I ended the call and went over to stare at Stark where he slept like a dead guy in our canopied bed. That I was totally in love with Stark wasn't in question, but just then I would really, really have liked it if I could shake his shoulder and have him wake up like a normal guy. But I knew it would be useless to even try to get him up early. Today the sun was unusually shiny on Skye--I mean, super bright with not one speck of clouds. No way Stark would be able to communicate decently with me for--I glanced at the clock--two and a half more hours.

Well, at least that gave me time to pack and also to find the queen and break the news to her--that I was gonna leave this place that felt so right, so much like a home to me, this place that Sgiach had decided to bring back into the real world again, at least kinda sorta, because of what I'd brought back into her life.

And now I was going to take off and leave it all behind because ... My brain caught up with the babbling chaos of my thoughts and everything clicked into place.

"Because this isn't my home," I whispered. "Home is Tulsa. It's where I belong." I smiled sadly at my sleeping Guardian. "It's where we belong." I felt the rightness of it even as I understood all that was waiting for me there--and all that I was losing leaving here. "It's time I went home," I said firmly.

***

"Say something.
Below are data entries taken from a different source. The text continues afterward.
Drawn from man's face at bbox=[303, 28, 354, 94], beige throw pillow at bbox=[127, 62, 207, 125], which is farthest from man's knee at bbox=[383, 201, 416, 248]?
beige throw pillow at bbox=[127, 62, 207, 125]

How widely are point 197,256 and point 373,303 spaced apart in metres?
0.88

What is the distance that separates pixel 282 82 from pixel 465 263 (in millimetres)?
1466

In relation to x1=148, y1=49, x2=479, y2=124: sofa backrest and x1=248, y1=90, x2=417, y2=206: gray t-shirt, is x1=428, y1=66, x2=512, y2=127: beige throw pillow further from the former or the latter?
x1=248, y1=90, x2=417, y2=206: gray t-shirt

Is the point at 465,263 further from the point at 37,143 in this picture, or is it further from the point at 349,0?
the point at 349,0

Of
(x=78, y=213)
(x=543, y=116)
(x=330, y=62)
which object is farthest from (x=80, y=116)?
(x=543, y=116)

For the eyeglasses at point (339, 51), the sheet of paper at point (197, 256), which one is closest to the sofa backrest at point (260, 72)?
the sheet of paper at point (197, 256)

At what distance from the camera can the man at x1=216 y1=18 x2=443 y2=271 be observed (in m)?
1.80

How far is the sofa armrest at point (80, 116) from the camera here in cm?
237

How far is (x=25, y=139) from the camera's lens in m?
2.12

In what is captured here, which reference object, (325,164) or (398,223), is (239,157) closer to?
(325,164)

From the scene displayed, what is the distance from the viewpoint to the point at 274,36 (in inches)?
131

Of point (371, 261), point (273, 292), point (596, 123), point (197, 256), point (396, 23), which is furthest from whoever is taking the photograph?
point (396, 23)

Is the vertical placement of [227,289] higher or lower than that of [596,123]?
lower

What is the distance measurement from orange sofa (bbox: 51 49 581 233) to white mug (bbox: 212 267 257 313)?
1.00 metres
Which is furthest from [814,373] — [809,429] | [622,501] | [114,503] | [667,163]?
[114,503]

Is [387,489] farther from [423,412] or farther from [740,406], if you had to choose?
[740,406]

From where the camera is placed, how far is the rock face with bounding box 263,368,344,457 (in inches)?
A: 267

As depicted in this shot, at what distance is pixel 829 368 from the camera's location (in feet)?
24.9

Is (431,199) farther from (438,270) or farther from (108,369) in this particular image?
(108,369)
Anything. Please." I'd just blurted my guts out to Sgiach and Seoras. Naturally, telling the story of Jack's horrible death had made me bawl and snot. Again. And then I'd babbled about having to go home and be a proper High Priestess even though I wasn't one hundred percent sure what that really meant, while both of them watched me silently with expressions that looked wise and unreadable at the same time.

"The death of a friend is always difficult to bear. It is doubly difficult if it comes too soon--too young," Sgiach said. "I am sorry for your loss." "Thank you," I said. "It doesn't seem real yet."

"Aye, well, it will, lass," Seoras said gently. "You should be rememberin', though, that a queen puts aside grieving fur duty. You cannae have a clear head if 'tis filled with grief."

"I don't think I'm old enough for all of this," I said.

"No one is, child," Sgiach said. "I would have you consider something before you take your leave of us. When you asked if you could remain here on Skye I said that you should stay here until your conscience bade you leave. Is it your conscience talking to you now, telling you the time is right for you to leave, or is it the machination of others that is--"

"Okay, stop," I said. "Neferet probably believes she's manipulating me into coming back, but the truth is that I have to go back to Tulsa because it's my home." I met Sgiach's eyes as I continued speaking, hoping that she would understand. "I love it here. On lots of levels it feels right to be here-- so right that it'd be easy for me to stay. But, like you've said, the path of the Goddess isn't easy--doing right isn't easy. If I stayed here and ignored my home I wouldn't just be ignoring my conscience, I'd be turning my back on it."